Problem description | Lay out the data from its start through the line containing "2482 millimetres" as a two-column CSV with the headers text and answer. Give one row per pair, put each field in quotation marks, and replace line breaks with spaces.
— START —
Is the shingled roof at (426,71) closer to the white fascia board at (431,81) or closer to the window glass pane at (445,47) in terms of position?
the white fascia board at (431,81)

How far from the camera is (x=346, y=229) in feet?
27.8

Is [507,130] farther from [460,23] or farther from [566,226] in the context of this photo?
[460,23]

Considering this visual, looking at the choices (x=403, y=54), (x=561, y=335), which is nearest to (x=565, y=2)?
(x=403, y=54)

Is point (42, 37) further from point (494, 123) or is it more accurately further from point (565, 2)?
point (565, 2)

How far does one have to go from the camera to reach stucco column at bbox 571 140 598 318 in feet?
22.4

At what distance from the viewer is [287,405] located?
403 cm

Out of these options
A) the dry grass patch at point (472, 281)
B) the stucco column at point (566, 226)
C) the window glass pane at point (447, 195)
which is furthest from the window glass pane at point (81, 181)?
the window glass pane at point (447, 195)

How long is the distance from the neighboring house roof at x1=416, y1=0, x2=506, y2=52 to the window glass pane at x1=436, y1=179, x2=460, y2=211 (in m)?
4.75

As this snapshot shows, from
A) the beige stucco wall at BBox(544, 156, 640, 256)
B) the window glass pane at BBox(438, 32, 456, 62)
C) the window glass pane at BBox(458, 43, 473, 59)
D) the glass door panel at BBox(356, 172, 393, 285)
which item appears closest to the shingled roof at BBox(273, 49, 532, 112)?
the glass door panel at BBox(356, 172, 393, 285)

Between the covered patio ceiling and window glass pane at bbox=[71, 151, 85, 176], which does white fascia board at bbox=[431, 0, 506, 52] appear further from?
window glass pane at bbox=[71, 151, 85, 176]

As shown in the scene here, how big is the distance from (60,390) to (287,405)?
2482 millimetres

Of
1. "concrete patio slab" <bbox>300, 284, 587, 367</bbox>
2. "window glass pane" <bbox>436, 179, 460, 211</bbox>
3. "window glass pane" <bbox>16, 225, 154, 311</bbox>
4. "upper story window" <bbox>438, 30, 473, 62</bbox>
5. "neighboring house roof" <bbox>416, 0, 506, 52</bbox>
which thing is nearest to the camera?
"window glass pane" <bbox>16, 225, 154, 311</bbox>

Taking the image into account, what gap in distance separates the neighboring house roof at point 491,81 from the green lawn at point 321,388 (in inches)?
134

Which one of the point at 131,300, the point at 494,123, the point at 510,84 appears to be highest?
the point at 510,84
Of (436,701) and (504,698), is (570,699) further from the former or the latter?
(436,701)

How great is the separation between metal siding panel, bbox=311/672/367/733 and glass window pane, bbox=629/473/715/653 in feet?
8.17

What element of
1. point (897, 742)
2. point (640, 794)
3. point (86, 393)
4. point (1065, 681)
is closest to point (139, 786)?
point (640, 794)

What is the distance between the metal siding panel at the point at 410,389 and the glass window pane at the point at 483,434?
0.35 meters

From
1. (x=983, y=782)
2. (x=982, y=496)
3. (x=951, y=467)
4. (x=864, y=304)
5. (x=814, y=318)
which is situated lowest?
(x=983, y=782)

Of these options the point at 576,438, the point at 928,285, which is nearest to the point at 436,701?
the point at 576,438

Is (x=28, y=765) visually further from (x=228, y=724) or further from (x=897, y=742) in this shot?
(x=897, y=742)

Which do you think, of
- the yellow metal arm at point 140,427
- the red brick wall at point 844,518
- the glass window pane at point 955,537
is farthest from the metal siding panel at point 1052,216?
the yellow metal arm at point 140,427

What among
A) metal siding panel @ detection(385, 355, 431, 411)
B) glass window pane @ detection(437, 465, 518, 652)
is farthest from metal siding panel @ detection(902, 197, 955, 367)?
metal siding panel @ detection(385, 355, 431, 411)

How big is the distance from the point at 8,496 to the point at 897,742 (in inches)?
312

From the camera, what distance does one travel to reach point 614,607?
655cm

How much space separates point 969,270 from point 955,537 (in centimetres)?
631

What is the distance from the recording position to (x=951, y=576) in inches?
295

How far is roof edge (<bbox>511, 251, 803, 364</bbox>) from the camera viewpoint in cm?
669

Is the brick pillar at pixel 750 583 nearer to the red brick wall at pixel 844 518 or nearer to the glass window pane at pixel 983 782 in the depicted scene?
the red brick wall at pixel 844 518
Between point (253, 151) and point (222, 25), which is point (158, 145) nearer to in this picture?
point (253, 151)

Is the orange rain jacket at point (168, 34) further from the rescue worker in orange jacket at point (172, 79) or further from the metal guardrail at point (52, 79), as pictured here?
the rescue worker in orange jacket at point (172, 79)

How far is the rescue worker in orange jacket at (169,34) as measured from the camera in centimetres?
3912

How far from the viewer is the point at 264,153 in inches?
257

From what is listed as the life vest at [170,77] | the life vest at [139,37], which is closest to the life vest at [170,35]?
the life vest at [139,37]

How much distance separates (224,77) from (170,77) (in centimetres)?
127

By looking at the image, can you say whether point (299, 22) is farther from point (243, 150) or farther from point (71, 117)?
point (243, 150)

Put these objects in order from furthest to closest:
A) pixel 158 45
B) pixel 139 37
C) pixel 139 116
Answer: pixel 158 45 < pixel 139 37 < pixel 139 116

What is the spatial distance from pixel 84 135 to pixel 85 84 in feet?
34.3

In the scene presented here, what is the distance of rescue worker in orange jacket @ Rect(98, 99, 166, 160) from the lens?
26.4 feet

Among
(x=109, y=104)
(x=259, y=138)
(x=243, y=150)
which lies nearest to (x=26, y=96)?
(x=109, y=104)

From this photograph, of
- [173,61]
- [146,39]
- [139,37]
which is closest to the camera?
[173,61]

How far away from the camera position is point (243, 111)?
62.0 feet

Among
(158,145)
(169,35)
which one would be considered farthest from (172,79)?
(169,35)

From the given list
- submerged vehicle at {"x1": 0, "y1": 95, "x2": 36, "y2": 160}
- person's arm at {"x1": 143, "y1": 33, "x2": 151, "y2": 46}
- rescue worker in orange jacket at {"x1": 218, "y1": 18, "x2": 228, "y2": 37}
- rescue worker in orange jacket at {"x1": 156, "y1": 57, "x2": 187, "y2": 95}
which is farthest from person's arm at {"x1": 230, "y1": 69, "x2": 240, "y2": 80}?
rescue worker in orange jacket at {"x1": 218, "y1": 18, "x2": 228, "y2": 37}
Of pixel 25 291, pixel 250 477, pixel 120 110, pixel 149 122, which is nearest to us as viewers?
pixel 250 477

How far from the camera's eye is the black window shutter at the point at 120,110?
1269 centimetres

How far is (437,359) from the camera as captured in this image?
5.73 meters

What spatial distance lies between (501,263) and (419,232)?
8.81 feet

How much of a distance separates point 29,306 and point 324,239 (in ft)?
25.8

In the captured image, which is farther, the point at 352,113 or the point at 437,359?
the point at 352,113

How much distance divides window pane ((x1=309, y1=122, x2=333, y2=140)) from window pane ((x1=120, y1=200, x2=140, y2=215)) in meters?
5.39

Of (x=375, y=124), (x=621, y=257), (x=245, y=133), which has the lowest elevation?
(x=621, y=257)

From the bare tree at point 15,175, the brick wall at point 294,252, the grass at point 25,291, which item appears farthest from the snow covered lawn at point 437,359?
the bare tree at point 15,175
— END —
The answer |
text,answer
"Is the shingled roof at (426,71) closer to the white fascia board at (431,81) or closer to the window glass pane at (445,47) in terms of position?","the white fascia board at (431,81)"
"How far from the camera is (x=346, y=229) in feet?","27.8"
"Is [507,130] farther from [460,23] or farther from [566,226] in the context of this photo?","[460,23]"
"Considering this visual, looking at the choices (x=403, y=54), (x=561, y=335), which is nearest to (x=565, y=2)?","(x=403, y=54)"
"Is point (42, 37) further from point (494, 123) or is it more accurately further from point (565, 2)?","point (565, 2)"
"How far does one have to go from the camera to reach stucco column at bbox 571 140 598 318 in feet?","22.4"
"At what distance from the viewer is [287,405] located?","403 cm"
"Out of these options A) the dry grass patch at point (472, 281) B) the stucco column at point (566, 226) C) the window glass pane at point (447, 195) which is furthest from the window glass pane at point (81, 181)?","the window glass pane at point (447, 195)"
"How long is the distance from the neighboring house roof at x1=416, y1=0, x2=506, y2=52 to the window glass pane at x1=436, y1=179, x2=460, y2=211 (in m)?","4.75"
"As this snapshot shows, from A) the beige stucco wall at BBox(544, 156, 640, 256) B) the window glass pane at BBox(438, 32, 456, 62) C) the window glass pane at BBox(458, 43, 473, 59) D) the glass door panel at BBox(356, 172, 393, 285) which item appears closest to the shingled roof at BBox(273, 49, 532, 112)?","the glass door panel at BBox(356, 172, 393, 285)"
"Between the covered patio ceiling and window glass pane at bbox=[71, 151, 85, 176], which does white fascia board at bbox=[431, 0, 506, 52] appear further from?","window glass pane at bbox=[71, 151, 85, 176]"
"As shown in the scene here, how big is the distance from (60,390) to (287,405)?","2482 millimetres"